With all the grandiosity of the media headlines touting our destiny as the new "Saudi America", many pundits have been quick to pronounce Peak Oil dead.
Here at PeakProsperity.com, one of the most frequent questions we've received over the past two years is: will the increased production from new "tight" oil sources indeed solve our liquid fuels emergency?
Not at all, say Chris and this week's podcast guest, Richard Heinberg. Both are fellows at the Post Carbon Institute, and you are about to hear one of the most important and most lucid deconstructions of the false promise of American energy independence:
I recently went back and reread the first edition of The Party’s Over because it was the tenth year anniversary. And I was actually a little surprised to see what it really says. My forecasts in The Party’s Over were really based on the work of two veteran petroleum geologists—Colin Campbell and Jean Laherrère. So they were saying back before 2003, because it published in 2003, so it was actually written in 2001 and 2002. So they were saying back in 2000 and 2001 that we would see a peak in conventional oil around 2005—check—that that would cause oil prices to bump higher—check—which would cause a slowdown in economic growth—check. But it would also incentivize production of unconventional oil in various forms—check—which would then peak around 2015, which is basically almost where we are right now and all the signs are suggesting that that is going to be a check-off, too. So amazing enough, these two guys got it perfectly correct fifteen years ago.
The big news right now is that the industry needs prices higher than the economy will allow, as you just outlined. So we are seeing the major oil companies cutting back on capital expenditure in upstream projects, which will undoubtedly have an impact a year or two down the line in terms of lower oil production. That is why I think that Campbell and Laherrère were right on in saying 2015, 2016 maybe, we will also start to see the rapid increase of production from the Bakken and the Eagle Ford here in the US start to flatten out.
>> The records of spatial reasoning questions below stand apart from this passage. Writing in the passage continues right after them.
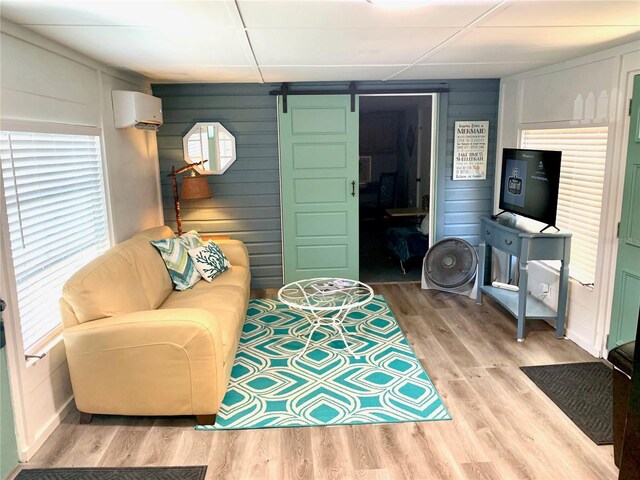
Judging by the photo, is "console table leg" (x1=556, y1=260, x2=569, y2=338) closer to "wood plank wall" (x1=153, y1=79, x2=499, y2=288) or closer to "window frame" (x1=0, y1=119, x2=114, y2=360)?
"wood plank wall" (x1=153, y1=79, x2=499, y2=288)

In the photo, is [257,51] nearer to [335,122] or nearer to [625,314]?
Answer: [335,122]

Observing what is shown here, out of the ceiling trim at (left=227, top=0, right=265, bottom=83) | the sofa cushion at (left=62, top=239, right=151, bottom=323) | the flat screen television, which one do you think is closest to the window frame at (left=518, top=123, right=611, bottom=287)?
the flat screen television

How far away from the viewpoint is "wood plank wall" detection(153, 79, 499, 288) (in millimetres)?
4898

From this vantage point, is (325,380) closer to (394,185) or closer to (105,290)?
(105,290)

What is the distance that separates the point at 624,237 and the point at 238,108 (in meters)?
3.54

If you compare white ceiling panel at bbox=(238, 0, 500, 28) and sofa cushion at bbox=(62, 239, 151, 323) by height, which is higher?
white ceiling panel at bbox=(238, 0, 500, 28)

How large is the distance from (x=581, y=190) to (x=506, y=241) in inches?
26.6

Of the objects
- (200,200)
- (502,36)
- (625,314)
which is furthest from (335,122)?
(625,314)

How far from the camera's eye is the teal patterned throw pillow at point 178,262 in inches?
149

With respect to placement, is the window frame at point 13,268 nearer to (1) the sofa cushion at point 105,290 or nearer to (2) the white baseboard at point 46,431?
(1) the sofa cushion at point 105,290

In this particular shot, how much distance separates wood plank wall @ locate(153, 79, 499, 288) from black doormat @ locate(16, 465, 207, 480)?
296 cm

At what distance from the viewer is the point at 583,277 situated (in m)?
3.80

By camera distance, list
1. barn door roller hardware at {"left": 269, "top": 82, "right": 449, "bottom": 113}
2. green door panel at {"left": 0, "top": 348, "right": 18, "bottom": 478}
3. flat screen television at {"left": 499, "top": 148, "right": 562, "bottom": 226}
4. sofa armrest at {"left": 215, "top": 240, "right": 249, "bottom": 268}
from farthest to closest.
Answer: barn door roller hardware at {"left": 269, "top": 82, "right": 449, "bottom": 113}, sofa armrest at {"left": 215, "top": 240, "right": 249, "bottom": 268}, flat screen television at {"left": 499, "top": 148, "right": 562, "bottom": 226}, green door panel at {"left": 0, "top": 348, "right": 18, "bottom": 478}

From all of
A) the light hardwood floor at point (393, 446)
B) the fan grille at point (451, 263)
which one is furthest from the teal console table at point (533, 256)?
the light hardwood floor at point (393, 446)
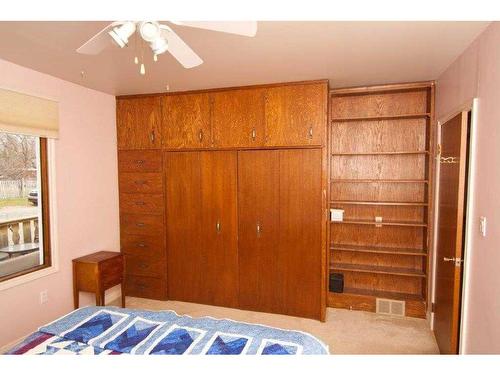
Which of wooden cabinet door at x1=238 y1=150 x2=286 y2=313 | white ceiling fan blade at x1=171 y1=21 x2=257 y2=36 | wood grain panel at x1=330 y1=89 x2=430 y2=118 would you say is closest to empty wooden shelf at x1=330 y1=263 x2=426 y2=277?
wooden cabinet door at x1=238 y1=150 x2=286 y2=313

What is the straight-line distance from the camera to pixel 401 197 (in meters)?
3.22

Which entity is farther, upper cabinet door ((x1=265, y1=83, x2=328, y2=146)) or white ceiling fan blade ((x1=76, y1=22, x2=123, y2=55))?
upper cabinet door ((x1=265, y1=83, x2=328, y2=146))

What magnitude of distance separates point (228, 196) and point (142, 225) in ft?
3.71

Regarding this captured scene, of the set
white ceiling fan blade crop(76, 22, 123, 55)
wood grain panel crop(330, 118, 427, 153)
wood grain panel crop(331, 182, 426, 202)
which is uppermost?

And probably within a year or two after that, we will see a commencement of a rapid decline.
So you know, on a net basis, taking all those things into account, I think we are probably pretty likely to see global oil production start to head south in the next year or two.
But this change in capital expenditure by the majors, that is a new story. You know, just a couple of years ago, they needed oil prices around $100 a barrel in order to justify upstream investments. That is no longer true. Now they need something like $120 a barrel but the economy cannot stand prices that high. So you know, if the price starts to go up a little bit, then demand just falls back. People start driving less. And so the economy is unable to deliver oil prices to the industry that the industry needs. I think Gail Tverberg is saying this is the beginning of the end. I think she's right.
If we [continue along with our current policies and dependence on petroleum] then everything will eventually change — as a result of the economy coming apart, the debt bubble bursts, you know, agriculture declines because of the expense of oil and because of depletion of topsoil and because you cannot trust the weather anymore. And we have a very dystopian future if we do not do anything.
So it has never been more important for the average person to understand energy issues than it is right now. But I doubt if there has ever been a time when energy issues have been so deliberately confused by the people who should be explaining it to us.